### REQUIRED TASK
Copy out every one of the rows below word for word, changing nothing.
=======
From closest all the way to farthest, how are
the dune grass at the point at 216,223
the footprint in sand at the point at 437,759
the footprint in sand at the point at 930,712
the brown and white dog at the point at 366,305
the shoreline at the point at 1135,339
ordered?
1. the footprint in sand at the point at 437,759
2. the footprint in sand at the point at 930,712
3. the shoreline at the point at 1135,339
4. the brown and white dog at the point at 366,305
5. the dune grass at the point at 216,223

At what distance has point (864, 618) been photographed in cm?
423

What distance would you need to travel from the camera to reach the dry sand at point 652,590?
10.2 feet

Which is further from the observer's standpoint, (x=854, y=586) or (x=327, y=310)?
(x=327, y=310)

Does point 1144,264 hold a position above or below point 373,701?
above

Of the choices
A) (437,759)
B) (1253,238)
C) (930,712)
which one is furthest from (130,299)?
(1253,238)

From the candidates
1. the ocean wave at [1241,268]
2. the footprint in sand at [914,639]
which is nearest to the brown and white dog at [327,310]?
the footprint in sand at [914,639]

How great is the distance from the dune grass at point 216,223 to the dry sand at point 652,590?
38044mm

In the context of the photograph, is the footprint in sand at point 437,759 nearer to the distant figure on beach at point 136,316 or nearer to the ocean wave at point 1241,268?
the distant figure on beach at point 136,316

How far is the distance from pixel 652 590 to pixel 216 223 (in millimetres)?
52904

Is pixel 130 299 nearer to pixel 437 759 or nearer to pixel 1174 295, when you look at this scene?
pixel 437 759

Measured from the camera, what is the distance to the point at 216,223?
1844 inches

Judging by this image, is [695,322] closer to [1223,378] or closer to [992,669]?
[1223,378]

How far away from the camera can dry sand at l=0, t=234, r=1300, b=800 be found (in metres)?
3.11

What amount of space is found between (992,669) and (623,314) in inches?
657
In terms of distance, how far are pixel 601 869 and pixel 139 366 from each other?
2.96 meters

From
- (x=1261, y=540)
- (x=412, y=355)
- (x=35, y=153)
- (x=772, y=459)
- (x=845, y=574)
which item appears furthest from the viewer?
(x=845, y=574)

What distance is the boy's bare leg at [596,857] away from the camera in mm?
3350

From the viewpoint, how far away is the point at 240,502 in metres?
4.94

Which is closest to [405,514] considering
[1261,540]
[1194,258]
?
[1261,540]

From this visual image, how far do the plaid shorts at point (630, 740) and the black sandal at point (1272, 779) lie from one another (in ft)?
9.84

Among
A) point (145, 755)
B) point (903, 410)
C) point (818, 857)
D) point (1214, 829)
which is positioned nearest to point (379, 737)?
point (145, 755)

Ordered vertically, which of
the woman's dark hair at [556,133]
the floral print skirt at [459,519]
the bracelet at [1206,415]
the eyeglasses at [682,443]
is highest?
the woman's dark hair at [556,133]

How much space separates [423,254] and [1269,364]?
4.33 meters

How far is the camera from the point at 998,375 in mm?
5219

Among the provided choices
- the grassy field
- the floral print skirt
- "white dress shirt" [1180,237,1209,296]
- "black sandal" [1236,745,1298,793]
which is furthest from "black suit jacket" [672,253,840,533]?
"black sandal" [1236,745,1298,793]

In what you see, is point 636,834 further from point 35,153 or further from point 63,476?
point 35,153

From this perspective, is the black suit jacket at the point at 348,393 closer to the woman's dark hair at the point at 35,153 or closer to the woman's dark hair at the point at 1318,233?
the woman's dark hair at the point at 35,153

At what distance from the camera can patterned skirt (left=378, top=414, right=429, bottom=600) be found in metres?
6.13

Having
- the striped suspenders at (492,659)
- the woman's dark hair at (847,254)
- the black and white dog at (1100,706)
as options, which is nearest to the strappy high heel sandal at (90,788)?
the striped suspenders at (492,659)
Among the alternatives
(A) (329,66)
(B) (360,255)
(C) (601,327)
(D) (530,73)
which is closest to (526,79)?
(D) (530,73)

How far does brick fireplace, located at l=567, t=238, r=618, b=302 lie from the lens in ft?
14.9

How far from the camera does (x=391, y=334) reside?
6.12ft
=======
### CORRECT ANSWER
From closest all the way to farthest, how are
the dune grass at the point at 216,223
the footprint in sand at the point at 437,759
the footprint in sand at the point at 930,712
the brown and white dog at the point at 366,305
the shoreline at the point at 1135,339
ordered?
1. the footprint in sand at the point at 437,759
2. the footprint in sand at the point at 930,712
3. the shoreline at the point at 1135,339
4. the brown and white dog at the point at 366,305
5. the dune grass at the point at 216,223

At what distance has point (864, 618) been photographed in cm?
423

What distance would you need to travel from the camera to reach the dry sand at point 652,590?
10.2 feet

Which is further from the observer's standpoint, (x=854, y=586) or (x=327, y=310)?
(x=327, y=310)

Does point 1144,264 hold a position above or below point 373,701?
above

Of the choices
A) (437,759)
B) (1253,238)
C) (930,712)
which one is furthest from (130,299)?
(1253,238)

From the candidates
1. the ocean wave at [1241,268]
2. the footprint in sand at [914,639]
which is nearest to the brown and white dog at [327,310]?
the footprint in sand at [914,639]

How great is the distance from the dune grass at point 216,223 to the dry sand at point 652,590?
38044mm

In the context of the photograph, is the footprint in sand at point 437,759 nearer to the distant figure on beach at point 136,316 or nearer to the ocean wave at point 1241,268?
the distant figure on beach at point 136,316

How far is the distance from pixel 652 590 to pixel 216 223 (in millimetres)?
52904

Is pixel 130 299 nearer to pixel 437 759 or nearer to pixel 1174 295, when you look at this scene?
pixel 437 759

Measured from the camera, what is the distance to the point at 216,223?
1844 inches

Judging by this image, is [695,322] closer to [1223,378] or closer to [992,669]?
[1223,378]

How far away from the camera can dry sand at l=0, t=234, r=1300, b=800 be found (in metres)?
3.11

What amount of space is found between (992,669) and (623,314) in inches?
657
In terms of distance, how far are pixel 601 869 and pixel 139 366 from each other?
2.96 meters

From
- (x=1261, y=540)
- (x=412, y=355)
- (x=35, y=153)
- (x=772, y=459)
- (x=845, y=574)
which item appears furthest from the viewer?
(x=845, y=574)

What distance is the boy's bare leg at [596,857] away from the camera in mm?
3350

From the viewpoint, how far away is the point at 240,502 in metres?
4.94

Which is closest to [405,514] considering
[1261,540]
[1194,258]
?
[1261,540]

From this visual image, how far do the plaid shorts at point (630, 740) and the black sandal at point (1272, 779) lie from one another (in ft)?
9.84

Among
A) point (145, 755)
B) point (903, 410)
C) point (818, 857)
D) point (1214, 829)
which is positioned nearest to point (379, 737)?
point (145, 755)

Ordered vertically, which of
the woman's dark hair at [556,133]
the floral print skirt at [459,519]
the bracelet at [1206,415]
the eyeglasses at [682,443]
is highest?
the woman's dark hair at [556,133]

How much space separates [423,254] and [1269,364]?
4.33 meters

How far is the camera from the point at 998,375 in mm?
5219

Among the provided choices
- the grassy field
- the floral print skirt
- "white dress shirt" [1180,237,1209,296]
- "black sandal" [1236,745,1298,793]
which is furthest from "black suit jacket" [672,253,840,533]?
"black sandal" [1236,745,1298,793]

In what you see, is point 636,834 further from point 35,153 or further from point 63,476?
point 35,153

From this perspective, is the black suit jacket at the point at 348,393 closer to the woman's dark hair at the point at 35,153 or closer to the woman's dark hair at the point at 1318,233?
the woman's dark hair at the point at 35,153

At what distance from the camera can patterned skirt (left=378, top=414, right=429, bottom=600) be found in metres?
6.13

Having
- the striped suspenders at (492,659)
- the woman's dark hair at (847,254)
- the black and white dog at (1100,706)
as options, which is nearest to the strappy high heel sandal at (90,788)?
the striped suspenders at (492,659)
Among the alternatives
(A) (329,66)
(B) (360,255)
(C) (601,327)
(D) (530,73)
which is closest to (526,79)?
(D) (530,73)

How far does brick fireplace, located at l=567, t=238, r=618, b=302 lie from the lens in ft?
14.9

How far from the camera does (x=391, y=334) reside?
6.12ft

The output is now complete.